PROMPT A:
In the forum post, what kind of degree does the writer hold in physics?
PROMPT B:
Using the forum post, explain why the writer's first impulse is to look to science rather than religion for an explanation of the fire.
PROMPT C:
Extend the forum post past its final sentence.

EXCERPT TO READ:
Thanks for being a faithful correspondent. Do you have any stories you would like to tell? There have been subsequent developments in the years since my thread incident, but mostly of a non-cycling nature. The day after I went homeless--again--in 1992 I was walking down the street in Chicago just before dawn when I turned and saw, on a building across the street, a seemingly electric fire emerge from its wall and dance around a window, then disappear inside the wall again. Again, hard to explain, but it does remind me of Moses's experience with the bush. The only other time I spoke of this was a few weeks ago at a church meeing. The pastor was very interested, but of course struggled to understand. I believe it was related to the spark that hypothetically started life, still being active in our destiny. One of my degrees is a bachelor's in physics so my natural impulse is to look to science for an explanation instead of religion. Moses didn't have a physics education to my knowledge, so a lot of religious bulwark has been erected around his experience. My fire seemed interested in that building for some reason. I had left architecture school the year before after three years of graduate study without getting my degree--due to a school error they weren't willing to admit. I'm sorry to put a non-cycling comment here, but I feel a bond to the cycling community deep in my soul and I hope they will take it in stride. I believe the combined effect of my legend and my experience in architecture school--when a professor refers in class to one of your projects as "Vintage (my last name)" you somehow get the idea your doing especially well--led to the emergence of the fire (I sometimes refer to it as "the fire that does not consume", which is an accurate observation.)
These things have been pent up inside me for a long time and I needed to get them out into the light of day, for which opportunity I thank bikeforums.net whole-heartedly. And again, I apologise for the non-cycling nature of this particular post. I also apologise again for getting your gender wrong, Siu Blue.
Take it easy.
enormouslock
06-10-05, 10:51 PM
To bring the thread back around to cycling I must concentrate my vision on the days immediately after I saw the "fire that does not consume" in Chicago in 1992 or so. I was in a quasi-public space and was tapped by the Italian Mafia as first in Chicago, not as a gangster, but as simply first over all I see, having no superior authority to contend with. I found out in 1987 that my blood is Roman, making me eligible, and I became known to inner circles in the East in 1985 or so as one of some note. My big break was being attacked in Santa Cruz, CA in 1981 by several young men in the street at night. I roundly defeated them defensively and an onlooker stepped forward to shake my hand and welcome me to the city. I believe that is when humans started to map my journey.
So since 1992 or so I have been first. I have used it to establish myself professionally, which is hard to do when your stardard has to be in keeping with being at the top with no money to speak of. I am not a gangster and I don't direct gang activities. I serve primarily as a focus of interest and example.

INFORMATION SUPPLIED:
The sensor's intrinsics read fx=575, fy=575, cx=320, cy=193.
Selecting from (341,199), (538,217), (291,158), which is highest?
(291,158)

WRITTEN REPLY A:
A bachelor's degree.

WRITTEN REPLY B:
One of the writer's degrees is a bachelor's in physics, so the writer's natural impulse is to seek a scientific explanation. The writer contrasts this with Moses, who had no physics education, which is why so much religious bulwark has been built around his experience.

WRITTEN REPLY C:
So then came 2002. One day I learned that my ability, learned from my days as a performer, to keep a broad, bright smile in public is considerably needed by everyone. I got on a bus to go to do some business down town and made my smile the whole way. I had done this the previous day on the elevated train and someone noticed me and knew something about it and took up a continuous litany for all to hear stating that someone was going to be sorry because someone (myself, pretty obviously) had made it and would be weilding some heavy social machinery soon. He kept it up for my whole trip. But on the day of note I got on a bus and smiled widely all the way, got out at my stop, did my business, and waited for a bus home. Then all of a sudden a parade of weird custom bicycles came winding down the street, and I mean weird--some tall, some reclining, a lot with unnusual things welded on. There I was smiling widely, very widely, on the sidewalk watching the parade, when one of the paraders saw me and shouted, "I found the king!" This marked the end of my being just "First in Chicago" and now being a king. I knew kings in the United States existed because in my travels, walking through the Yale Law School in New Haven, CT, (my first BA was taken at Yale) when I was homeless, I read a notice stating that there are about 550 monarchies in the United States and there was going to be a seminar or something about them at the law school.
Bicycle story in the end, that's what it is at this point. I have an audience in the custom bicycle world for weird machines. (There's a name for this type of cycle but I don't remember it. I read about them earlier in a local paper.)
Like my audience of three people in my earlier story in Santee, CA, the one man who shouted out in the bicycle parade may be interested in finding out my story, or may be given comfort if the net affect of ricosheting cause and effect reaches him one way or another. I am thankful that he received me in that way. If I could do him some favor large or small I certainly would if it were in my power. All these people inspire me to think that there is a cadre of knowing people in the world. It gives me some measure of confidence to advance as a human being, and to advance the lot of human beings.
I am coming close to the start up of my first website, which I hope will go a long way to bring me into closer harmony with the race. I will post here when that is achieved.
slowpedal53
06-11-05, 06:14 AM
OK, so you have a "place in cycling history," have seen the burning bush, been tapped by the Chicago Outfit and recognized by the art bike crowd as their king.
What, exactly, do we do with this information? Should I just keep my eye open for a grinning guy with a welding torch and a pinkie ring next time I'm on the Blue Line?
enormouslock
06-11-05, 08:50 AM
I don't know. Maybe you could try casting the I Ching about it. I just did, and got the hexagram: Long Lasting (persistence, perseverance).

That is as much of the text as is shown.